Sophisticated modern businesses like banks and insurers are data rich. Data is fundamental to their business effectiveness and efficiency. 

However, data is not just relevant to the business processes that create it. Many classes of data are essential outside of their main business purpose. This may be for internal reporting and analysis, for use by other applications or for exchange with third parties. Examples are to produce consolidated reporting from distributed sales applications, to feed into a general ledger and to produce regulatory reports.

Data is copied from application and data siloes into reporting and data integration solutions like data warehouses and data marts. Increasingly external data is integrated with internal data. In financial services instrument data is purchased and integrated before onward distributions to internal systems for trading and analysis. In retail, credit risk data is consumed and used for customer sales and profiling.

All this data movement requires convoluted networks of data extraction, transformation and loading to achieve the desired business outcomes.  Many millions of individual data items will be processed and moved every day. There are often huge legacy IT estates that support numerous business requirements in what is sometimes referred to as the 'integration hairball'. The processes and IT systems that join together siloes of disparate data are often incompatible and poorly documented.  All these factors mean that some data will end up being inaccurate or misleading to the business and its processes and decisions will lose effectiveness.

Data lineage is the process of understanding, documenting and visualising this data as it goes from origination to consumption. It is the process of tracking data upstream from its end point to ensure the data is accurate and consistent. It covers looking at the origin to destination path both forward and backwards and at any point along the path.

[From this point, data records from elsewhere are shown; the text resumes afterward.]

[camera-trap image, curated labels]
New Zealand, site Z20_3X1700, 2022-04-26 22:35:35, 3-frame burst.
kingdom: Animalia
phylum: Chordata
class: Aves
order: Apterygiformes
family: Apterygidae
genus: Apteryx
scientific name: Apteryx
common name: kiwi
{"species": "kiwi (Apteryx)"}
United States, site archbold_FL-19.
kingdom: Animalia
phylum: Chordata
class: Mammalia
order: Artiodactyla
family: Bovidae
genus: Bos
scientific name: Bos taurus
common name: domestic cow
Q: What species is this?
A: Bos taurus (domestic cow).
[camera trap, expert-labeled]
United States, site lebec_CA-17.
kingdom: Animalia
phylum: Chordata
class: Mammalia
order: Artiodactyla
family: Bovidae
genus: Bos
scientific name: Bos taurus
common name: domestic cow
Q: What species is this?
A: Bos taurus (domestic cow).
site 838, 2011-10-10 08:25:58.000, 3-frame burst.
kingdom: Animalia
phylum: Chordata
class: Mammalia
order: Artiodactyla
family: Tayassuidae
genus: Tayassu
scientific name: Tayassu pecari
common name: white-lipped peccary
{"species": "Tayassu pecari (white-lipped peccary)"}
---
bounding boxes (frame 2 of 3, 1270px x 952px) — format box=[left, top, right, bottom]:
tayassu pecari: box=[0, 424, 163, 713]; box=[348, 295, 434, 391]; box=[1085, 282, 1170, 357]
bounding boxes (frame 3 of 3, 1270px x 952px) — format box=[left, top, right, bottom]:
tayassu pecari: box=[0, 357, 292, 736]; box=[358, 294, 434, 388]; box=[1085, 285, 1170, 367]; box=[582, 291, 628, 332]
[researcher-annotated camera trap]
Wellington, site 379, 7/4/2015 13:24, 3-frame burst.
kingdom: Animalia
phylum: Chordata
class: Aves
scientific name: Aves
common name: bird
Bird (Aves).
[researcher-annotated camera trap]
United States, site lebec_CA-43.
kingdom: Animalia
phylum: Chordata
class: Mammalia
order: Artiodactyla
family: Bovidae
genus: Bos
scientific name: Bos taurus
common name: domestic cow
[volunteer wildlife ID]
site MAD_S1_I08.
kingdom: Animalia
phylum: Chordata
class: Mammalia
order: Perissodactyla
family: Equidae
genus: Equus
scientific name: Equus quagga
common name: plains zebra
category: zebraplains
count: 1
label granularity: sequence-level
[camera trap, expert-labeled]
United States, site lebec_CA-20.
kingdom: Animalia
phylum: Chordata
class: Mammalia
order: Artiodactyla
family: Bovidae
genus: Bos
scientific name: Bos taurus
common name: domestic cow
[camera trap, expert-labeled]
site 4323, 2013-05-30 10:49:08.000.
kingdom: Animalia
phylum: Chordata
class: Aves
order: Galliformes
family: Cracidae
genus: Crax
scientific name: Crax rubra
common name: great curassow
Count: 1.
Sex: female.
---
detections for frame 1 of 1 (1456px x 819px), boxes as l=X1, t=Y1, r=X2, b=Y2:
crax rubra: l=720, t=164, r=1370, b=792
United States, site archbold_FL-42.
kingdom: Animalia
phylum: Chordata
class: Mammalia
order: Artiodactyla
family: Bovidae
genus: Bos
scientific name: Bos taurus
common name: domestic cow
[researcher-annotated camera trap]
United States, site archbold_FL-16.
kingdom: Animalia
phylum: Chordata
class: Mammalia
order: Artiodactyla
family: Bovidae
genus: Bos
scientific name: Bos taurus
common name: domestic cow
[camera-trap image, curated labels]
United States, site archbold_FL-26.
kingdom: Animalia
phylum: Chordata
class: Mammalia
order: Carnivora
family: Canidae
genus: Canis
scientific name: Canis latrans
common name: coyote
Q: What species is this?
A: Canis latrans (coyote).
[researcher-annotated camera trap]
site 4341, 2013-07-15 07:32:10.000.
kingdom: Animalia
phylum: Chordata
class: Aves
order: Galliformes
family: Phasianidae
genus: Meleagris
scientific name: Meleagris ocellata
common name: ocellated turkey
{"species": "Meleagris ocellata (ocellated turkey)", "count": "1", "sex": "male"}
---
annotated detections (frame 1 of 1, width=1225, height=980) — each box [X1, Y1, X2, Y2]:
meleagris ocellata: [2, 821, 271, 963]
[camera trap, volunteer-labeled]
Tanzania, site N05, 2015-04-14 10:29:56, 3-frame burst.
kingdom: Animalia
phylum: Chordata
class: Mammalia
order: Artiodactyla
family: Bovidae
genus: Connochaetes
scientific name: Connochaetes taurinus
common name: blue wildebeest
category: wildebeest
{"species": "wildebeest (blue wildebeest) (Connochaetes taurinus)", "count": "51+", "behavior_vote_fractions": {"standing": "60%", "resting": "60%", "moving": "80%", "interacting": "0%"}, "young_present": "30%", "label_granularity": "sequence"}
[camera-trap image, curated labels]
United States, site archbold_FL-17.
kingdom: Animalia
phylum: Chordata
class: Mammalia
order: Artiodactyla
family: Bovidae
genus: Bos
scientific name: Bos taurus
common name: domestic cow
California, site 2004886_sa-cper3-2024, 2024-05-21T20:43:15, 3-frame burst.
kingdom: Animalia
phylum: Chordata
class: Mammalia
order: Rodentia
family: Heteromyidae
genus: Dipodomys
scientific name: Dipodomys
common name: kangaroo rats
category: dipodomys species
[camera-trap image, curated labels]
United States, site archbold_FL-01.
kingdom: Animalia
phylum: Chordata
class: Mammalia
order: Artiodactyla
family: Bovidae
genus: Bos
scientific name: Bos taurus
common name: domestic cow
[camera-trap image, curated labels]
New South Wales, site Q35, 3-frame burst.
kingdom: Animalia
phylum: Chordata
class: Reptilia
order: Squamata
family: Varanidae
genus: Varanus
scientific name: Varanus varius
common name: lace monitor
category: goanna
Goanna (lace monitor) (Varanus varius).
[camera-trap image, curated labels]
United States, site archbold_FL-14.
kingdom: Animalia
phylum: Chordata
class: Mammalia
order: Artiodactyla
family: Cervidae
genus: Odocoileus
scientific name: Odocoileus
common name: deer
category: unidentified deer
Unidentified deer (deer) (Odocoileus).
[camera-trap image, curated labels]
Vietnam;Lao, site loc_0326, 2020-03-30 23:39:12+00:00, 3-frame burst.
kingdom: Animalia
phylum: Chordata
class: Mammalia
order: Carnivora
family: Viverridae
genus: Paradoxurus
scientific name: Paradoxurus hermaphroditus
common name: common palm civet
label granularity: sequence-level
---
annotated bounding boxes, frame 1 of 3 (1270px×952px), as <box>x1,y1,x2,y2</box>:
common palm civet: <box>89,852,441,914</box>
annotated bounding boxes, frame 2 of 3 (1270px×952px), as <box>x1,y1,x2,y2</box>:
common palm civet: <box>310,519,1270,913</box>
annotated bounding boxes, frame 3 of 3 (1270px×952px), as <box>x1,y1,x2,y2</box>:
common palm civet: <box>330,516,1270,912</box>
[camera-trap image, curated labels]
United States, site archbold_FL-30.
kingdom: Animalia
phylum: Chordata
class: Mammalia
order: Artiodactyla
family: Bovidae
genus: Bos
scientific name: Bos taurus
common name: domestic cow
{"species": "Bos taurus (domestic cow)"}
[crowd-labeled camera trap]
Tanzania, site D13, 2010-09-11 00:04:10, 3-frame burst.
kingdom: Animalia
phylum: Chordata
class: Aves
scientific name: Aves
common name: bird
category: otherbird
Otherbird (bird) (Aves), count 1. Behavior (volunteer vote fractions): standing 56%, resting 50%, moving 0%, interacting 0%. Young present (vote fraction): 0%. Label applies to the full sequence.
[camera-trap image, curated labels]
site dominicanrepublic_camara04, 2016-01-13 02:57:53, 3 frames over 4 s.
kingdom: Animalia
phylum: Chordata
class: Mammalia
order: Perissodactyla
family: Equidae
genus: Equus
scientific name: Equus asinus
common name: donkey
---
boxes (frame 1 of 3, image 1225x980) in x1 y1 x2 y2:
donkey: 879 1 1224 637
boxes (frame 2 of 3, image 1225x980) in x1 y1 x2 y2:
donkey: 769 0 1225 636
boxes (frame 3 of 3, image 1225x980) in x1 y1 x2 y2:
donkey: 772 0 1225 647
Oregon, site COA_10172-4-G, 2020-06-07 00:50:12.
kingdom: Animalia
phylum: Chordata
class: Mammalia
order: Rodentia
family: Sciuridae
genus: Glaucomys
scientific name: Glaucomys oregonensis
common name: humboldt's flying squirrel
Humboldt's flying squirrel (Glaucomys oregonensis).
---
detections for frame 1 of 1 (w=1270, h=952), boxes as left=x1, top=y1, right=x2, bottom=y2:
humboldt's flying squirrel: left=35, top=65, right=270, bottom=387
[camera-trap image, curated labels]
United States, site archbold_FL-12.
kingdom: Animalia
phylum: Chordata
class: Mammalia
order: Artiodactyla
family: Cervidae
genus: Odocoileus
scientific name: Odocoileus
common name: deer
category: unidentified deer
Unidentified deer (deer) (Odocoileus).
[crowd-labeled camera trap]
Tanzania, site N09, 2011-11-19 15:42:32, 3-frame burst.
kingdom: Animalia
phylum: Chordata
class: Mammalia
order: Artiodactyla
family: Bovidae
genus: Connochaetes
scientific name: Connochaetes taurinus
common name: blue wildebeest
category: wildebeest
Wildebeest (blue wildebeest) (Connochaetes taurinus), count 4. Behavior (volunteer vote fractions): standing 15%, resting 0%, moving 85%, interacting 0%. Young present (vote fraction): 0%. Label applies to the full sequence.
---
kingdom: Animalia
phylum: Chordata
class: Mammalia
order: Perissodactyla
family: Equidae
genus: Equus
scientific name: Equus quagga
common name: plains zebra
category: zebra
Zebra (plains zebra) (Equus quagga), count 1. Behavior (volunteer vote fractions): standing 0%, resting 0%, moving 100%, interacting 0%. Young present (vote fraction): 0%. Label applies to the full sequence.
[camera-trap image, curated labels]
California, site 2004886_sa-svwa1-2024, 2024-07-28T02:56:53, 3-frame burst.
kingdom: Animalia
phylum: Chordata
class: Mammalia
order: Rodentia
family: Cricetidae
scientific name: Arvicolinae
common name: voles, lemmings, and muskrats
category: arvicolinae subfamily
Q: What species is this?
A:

Data Lineage is used to help govern and control that data comes from a reliable source, is transformed appropriately and loaded correctly to its designated location. Data lineage has great importance in a business environment where key decisions rely on accurate information.  Without appropriate technology and processes in place tracking data can be virtually impossible or at the very least a costly and time consuming endeavour.

The main use cases where data lineage is an essential tool are for analysing data errors, for analysing the impact to downstream consumers of changes data structures or systems and for the reporting of data provenance to regulators. These use case will help to explain:-

Error resolution – a business analyst trying to figure out an unknown metric in a generated BI report. The analyst would report the problem to IT support or help desk and an IT resource would look over the source code or specifications to try to figure out where the information came from and what transformations it had gone through. It can take days solve this problem, time that could have been spent more efficiently with appropriate tooling.

Impact analysis – business data requirements are frequently changing and the IT systems that deliver the data will be in a constant cycle of development, testing and release. Having a capability to analyse and visualise data lineage permits greater control and governance of the change cycle.

Regulatory reporting - the financial crisis brought in a wide range of new regulations with the purpose of identifying trouble early and helping financial institutions become better at managing risk. Regulators started highlighting the importance of financial institutions being able to validate the accuracy of compliance reports. This has heightened the importance of data lineage and regulators are demanding transparency and mandating that data lineage is documented and reported. The enforcement of data lineage is an important milestone in this industry as historically it was more important to produce reports on time rather than to demonstrate if the data used for said reports is accurate and consistent. Modern data tools can be applied in this industry greatly automating the workload that would inherently improve the data lifecycle, decrease human errors and save funds put aside for compliance breaches that could be invested in more lucrative ventures.